June 1 – Wrestlemania

Posted in Acting, actor, Theatre with tags , , , on June 1, 2009 by actingchick


Last night in Meisner class we got to do our physical metaphors.  What is a physical metaphor?  Well, we are supposed to take the essential conflict of our scene, and then translate that into something physical that we can do.  In our scene, from Edward Albee’s The Marriage Play, I want to keep my husband of 30 years from leaving me, and he wants to get understanding from me as to why he needs to leave.

So my challenge was to tie him up with a sheet, thereby keeping him from leaving.  His goal was to get an item (a sock) that I had hidden on my body somewhere (not on my foot that would be too obvious), and then get out of the door.  To add to the difficulty, I had to stay sitting on a mattress while doing this.

We had to do this while saying our lines.  To help us out, we each had “shadows”,  people who would feed us our lines, in little phrase bits.  We both were pretty much off book, so this was something  just to help us out, because in the struggling you can forget where you are in the text.  We also had a selection of spotters that were around us to make sure we didn’t run into poles, or furniture, or other people.

I don’t know how long it actually was, but it felt like an eternity.  Guessing on how long it was for the other people I’d say it was about 10 minutes.  Try wrestling with someone for ten minutes, it’s exhausting.  I was wearing a pair of cargo capris with lots of pockets.  I stashed the sock in the lowest pocket on my right leg, right about knee level.  I folded it flat as possible, so it wouldn’t be noticeable.

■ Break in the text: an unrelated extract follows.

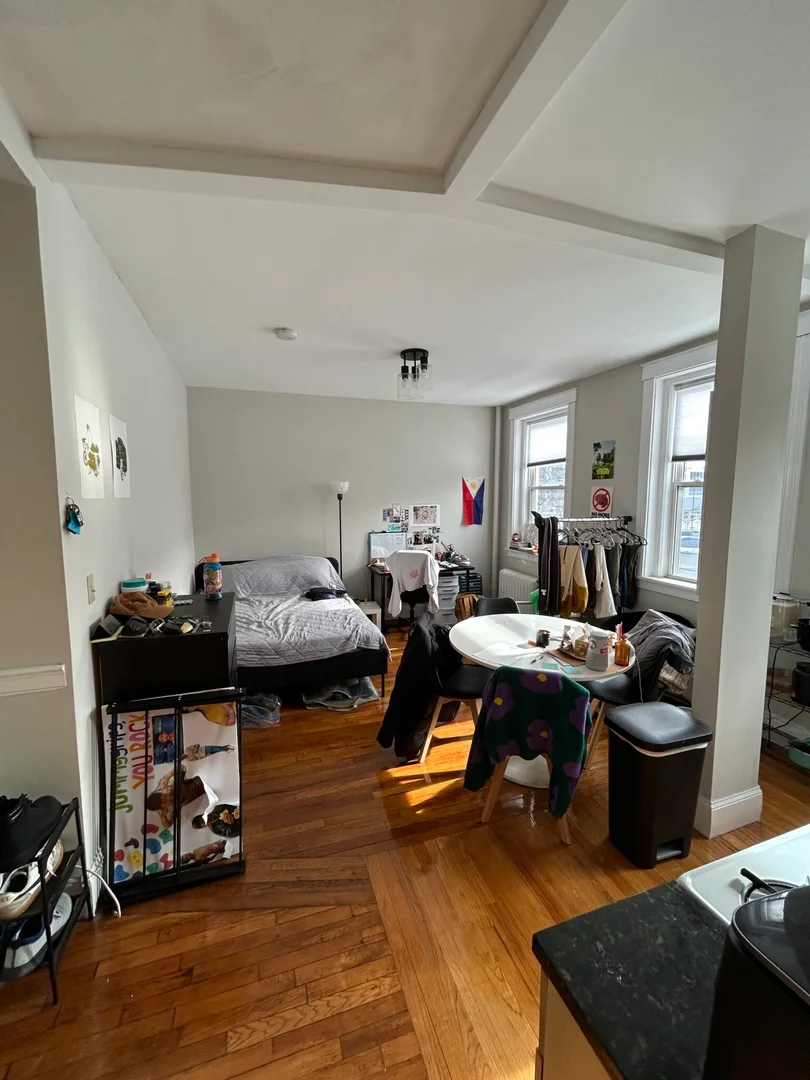 Minimalist student studio in  with efficient layout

We started out energetically.  I tried slinging the shet over him and getting it wrapped around his arms.  He kept searching me.  He didn’t go for the lower pockets, tried sticking his hands in my upper pockets and back pockets.  I kept trying to wrap his arms up, or get the sheet around him, and of course do his task, he kept having to break free of my attempts.  This worked in my favor, at least for a while, because he couldn’t search while he was trying to free himself.

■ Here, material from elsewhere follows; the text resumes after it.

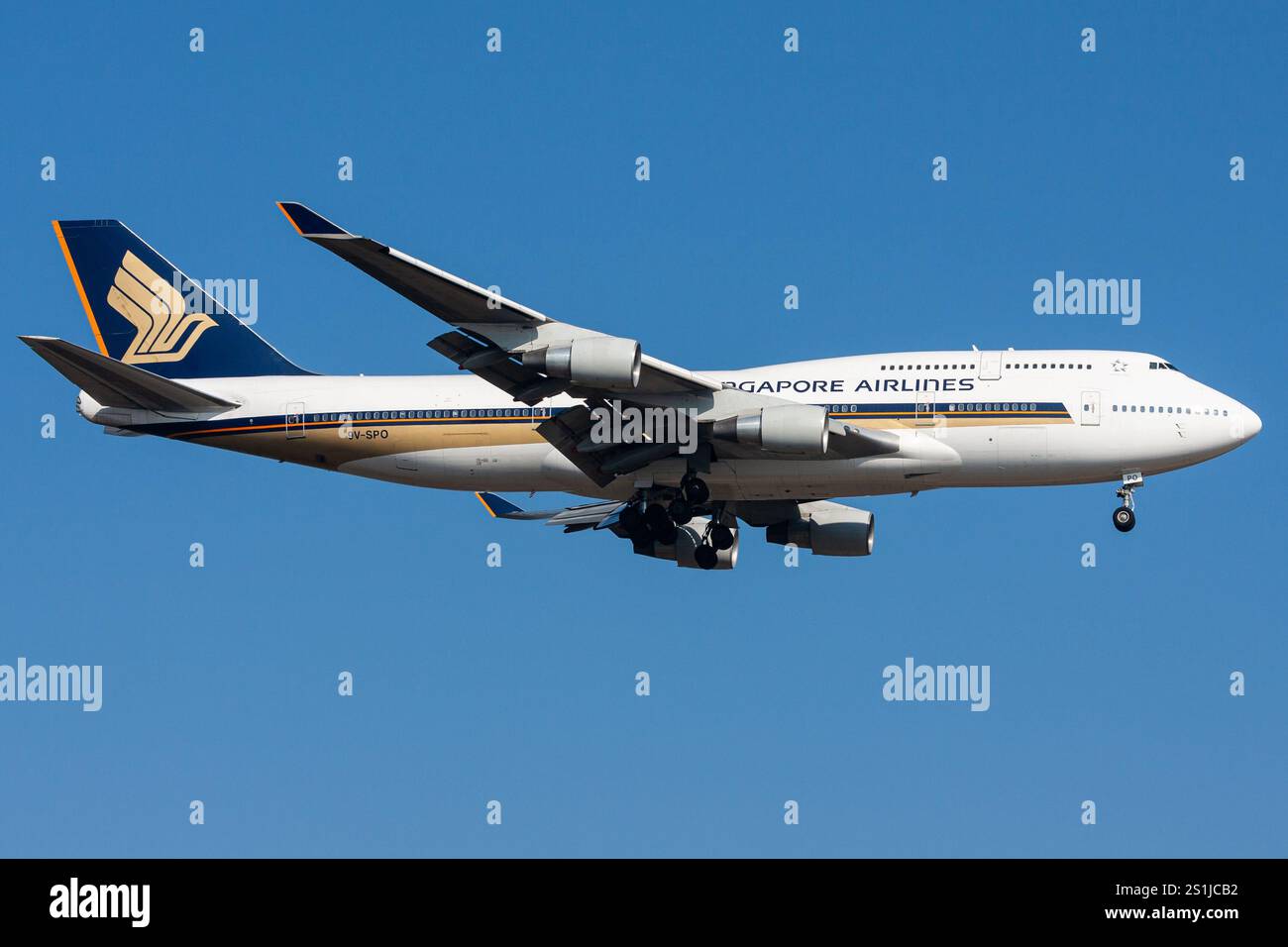 Singapore Airlines Boeing 747-400 with registration 9V-SPO on final for Frankfurt Airport Stock Photo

Eventually though, he found out where the sock was.  Then my game plan changed from trying to wrap him up, to keep him from getting the sock.  I twisted and turned so he couldn’t reach the pocket, rolling one way and another, but eventually he got it.  Then he tried to leave, so now my job became to hold on to him and not let him go.  I’m supposed to stay sitting on the mattress, but he is stronger than me, so eventually he pulled me off, but I wouldn’t let go.

He was on his butt, dragging himself across the floor, pushing with his legs.  I was holding on with a death grip to his pants (each hand located dangerously close to either side of his crotch), on my stomach, as he dragged me along with him.  I wanted to let go, and get a better grip, but I knew if I did that he would spring away, and the way I was laying I wouldn’t be able to get him fast enough before he got out the door.

So we inched along across the floor, with our entourage of shadows and spotters.  Frantically saying our lines, until finally… finally, Robin came over and told us to stop, when we were about five feet from the door.  We lay there in an exhausted heap, sweaty and out of breath.

Fun you ask?  Yes,  but it also had the desperation of the scene, especially at the end.  I couldn’t do much but hang on and hope that he wouldn’t leave.  He interestingly said, that at that point he was hoping I would do more to keep him from leaving.  Interesting when you think about it.  A husband who wants to leave, and wants his wife’s blessing as it were, but also wants her to fight to keep him more than she is.

I also got in touch with the desperation that my character has.  That was important for me, because I hadn’t been able to get in touch with that much, just on an intellectual level.  Also, interesting was that the fighting was fun.  In the play, the husband and wife snipe and verbally jab at each other.  I think this, in better times for them, is how they have fun and connect, how they challenge and stimulate each other.  That came out in the wrestling

So very productive, if exhausting.  I burned a lot of calories.  I was saying, who needs aerobics, and Tae Bo, and ab machines.  Find someone and wrestle them for ten to fifteen minutes.  You’ll get a great workout, and you might learn some interesting things about your relationship.